:: Task objective ::
Copy nothing but the line with "星际帝国第一宠婚第7话 我的臂弯舒服么？" and the lines that follow it to the end of the entries below, and keep the pictures out.

:: Data extract ::
★ ★ ★ ★ ★
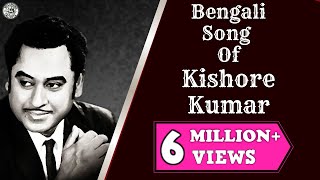 Kishore Kumar Top 10 Romantic Bengali Songs | Kishore Kumar Bengali Film Songs | Evergreen Songs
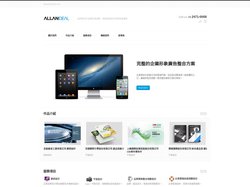 艾倫迪爾創意事業有限公司-ALLANIDEAL-DESIGN 台中型錄設計.台中CIS設計.台中網頁設計.名片設計.DM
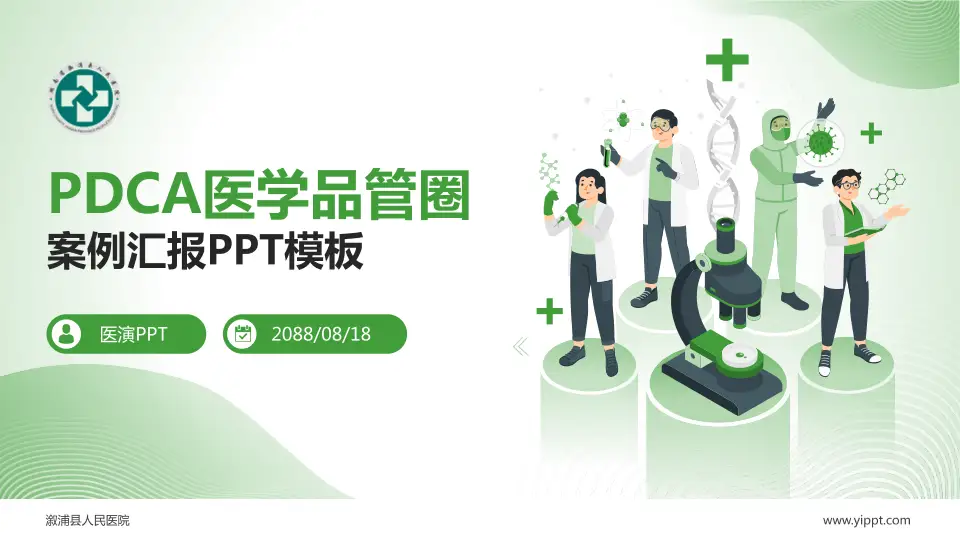 溆浦县人民医院品管圈PDCA演示专用PPT模板16:9格式PPT封面效果预览图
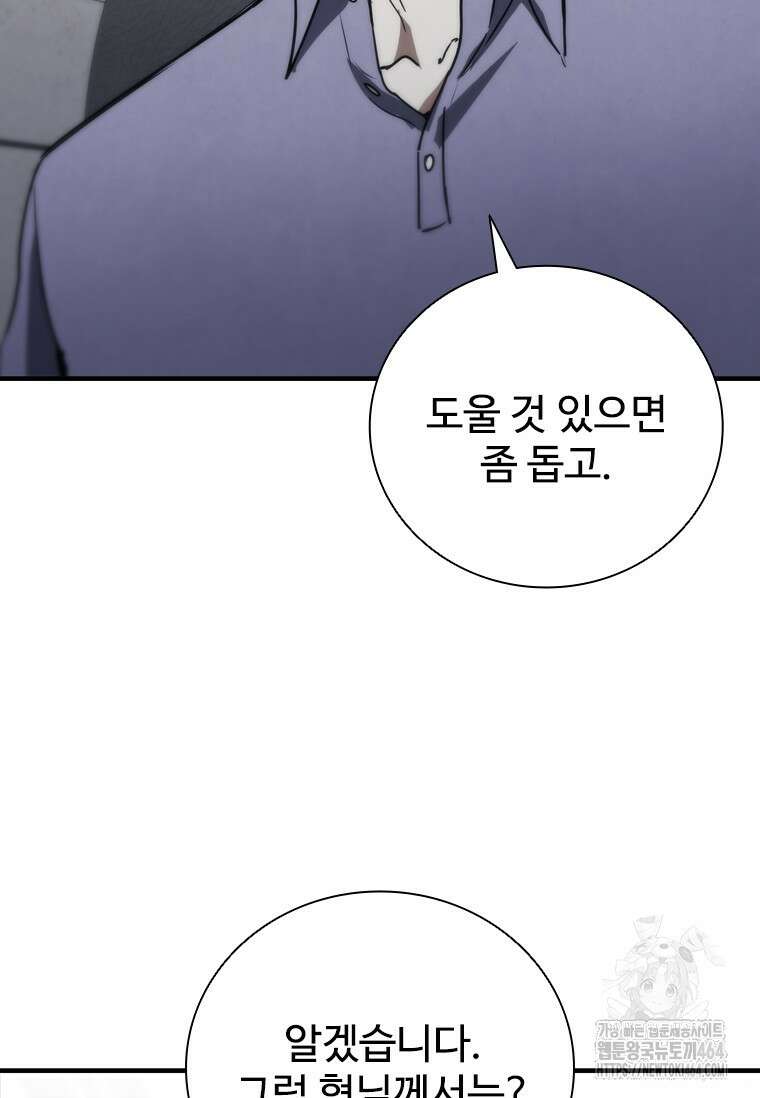 샤크 와이번 79화 20
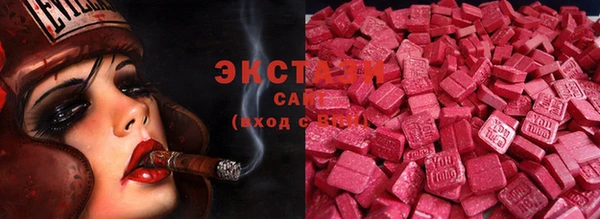 марки nbome Беломорск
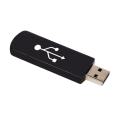  EMSE-USB Hard key 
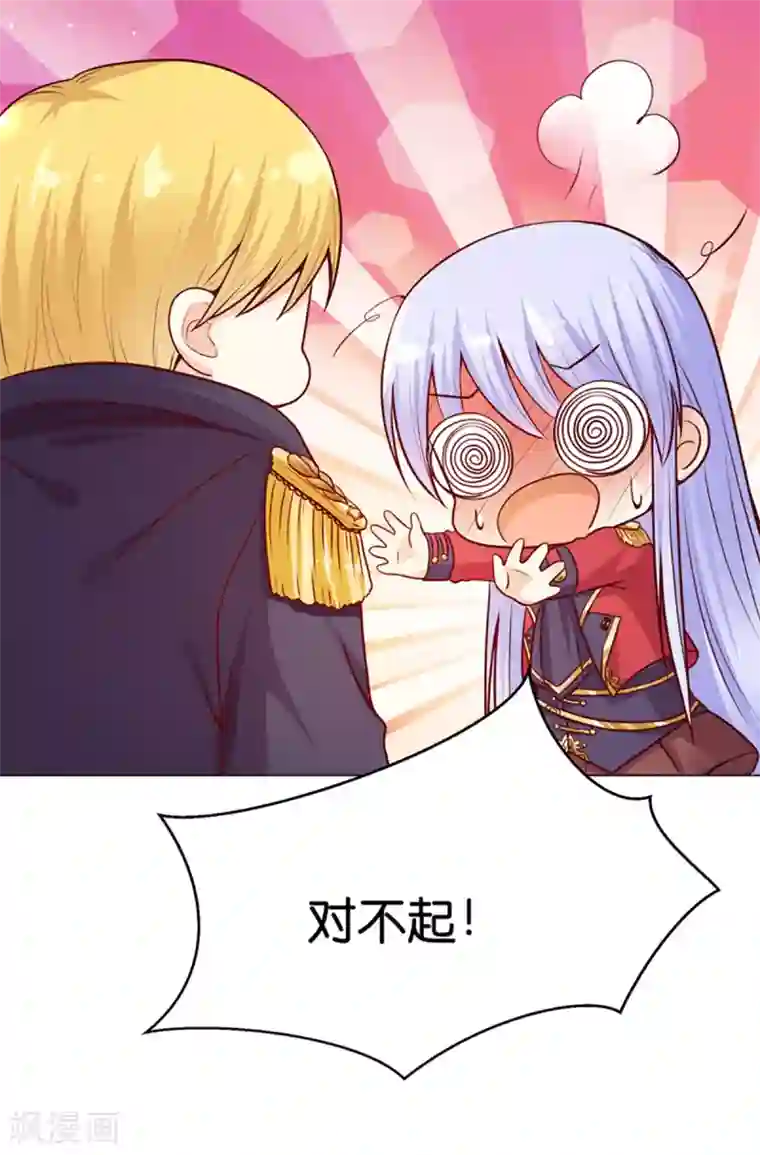 星际帝国第一宠婚第7话 我的臂弯舒服么？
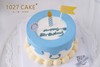 1027CAKE |  笑脸蛋糕 商品缩略图1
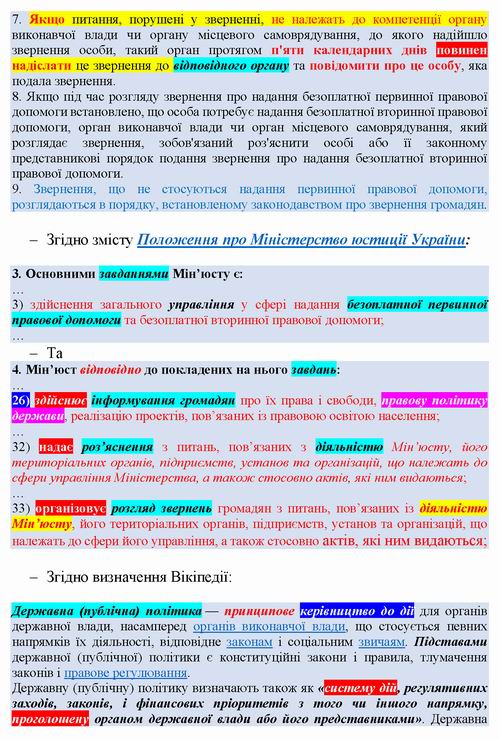 Скарга до Кабм про Мінюст-БАНЧУК відмову про Прав політику 2022-01-18 с3
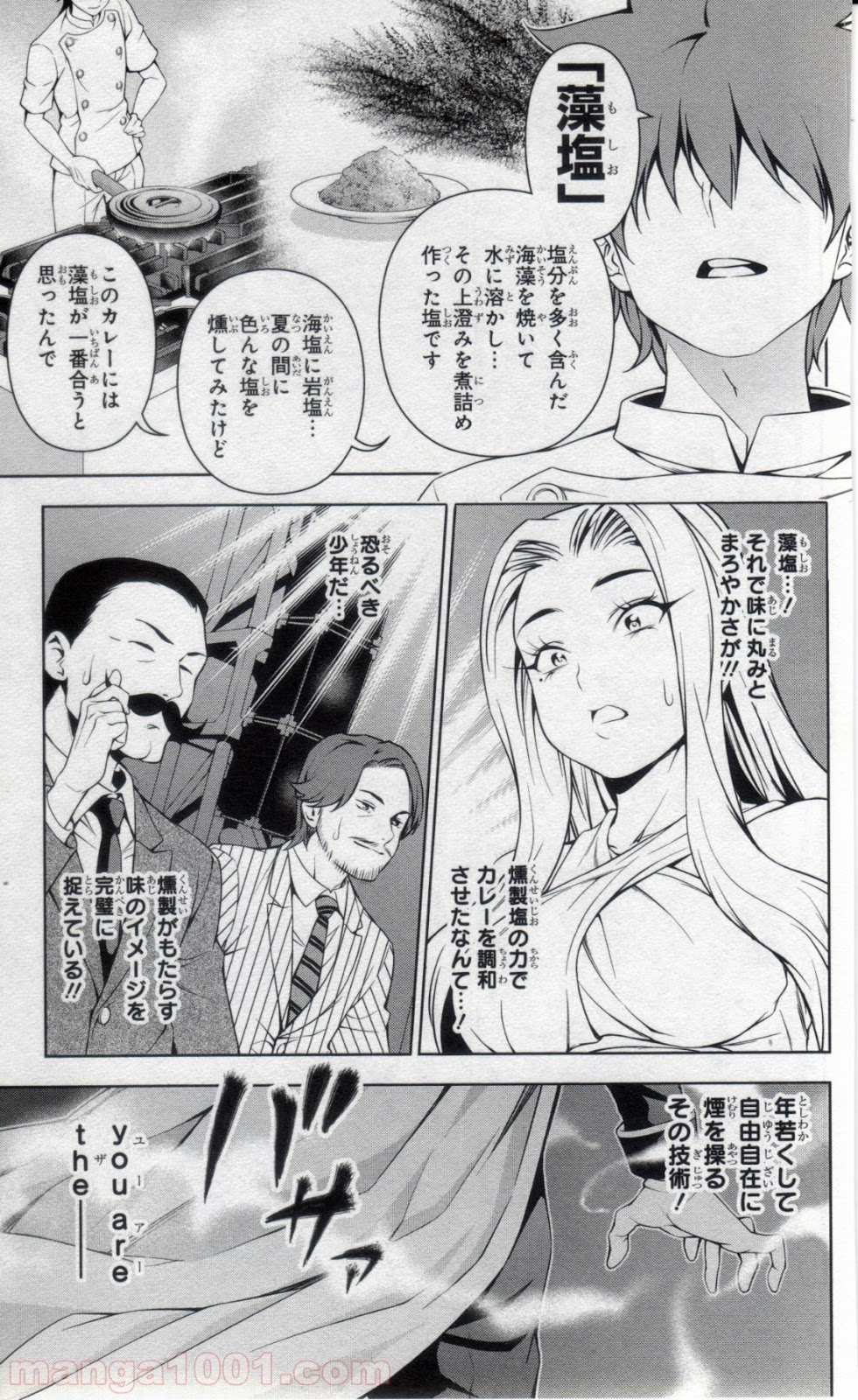 食戟のソーマ - raw - 第55話 - https://jppp.mangajikan.cc/jppp/06080040/2jck12ocjtn.jpg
★ ★ ★ ★ ★
:: Output ::
 星际帝国第一宠婚第7话 我的臂弯舒服么？
 1027CAKE |  笑脸蛋糕 商品缩略图1
 Скарга до Кабм про Мінюст-БАНЧУК відмову про Прав політику 2022-01-18 с3
 食戟のソーマ - raw - 第55話 - https://jppp.mangajikan.cc/jppp/06080040/2jck12ocjtn.jpg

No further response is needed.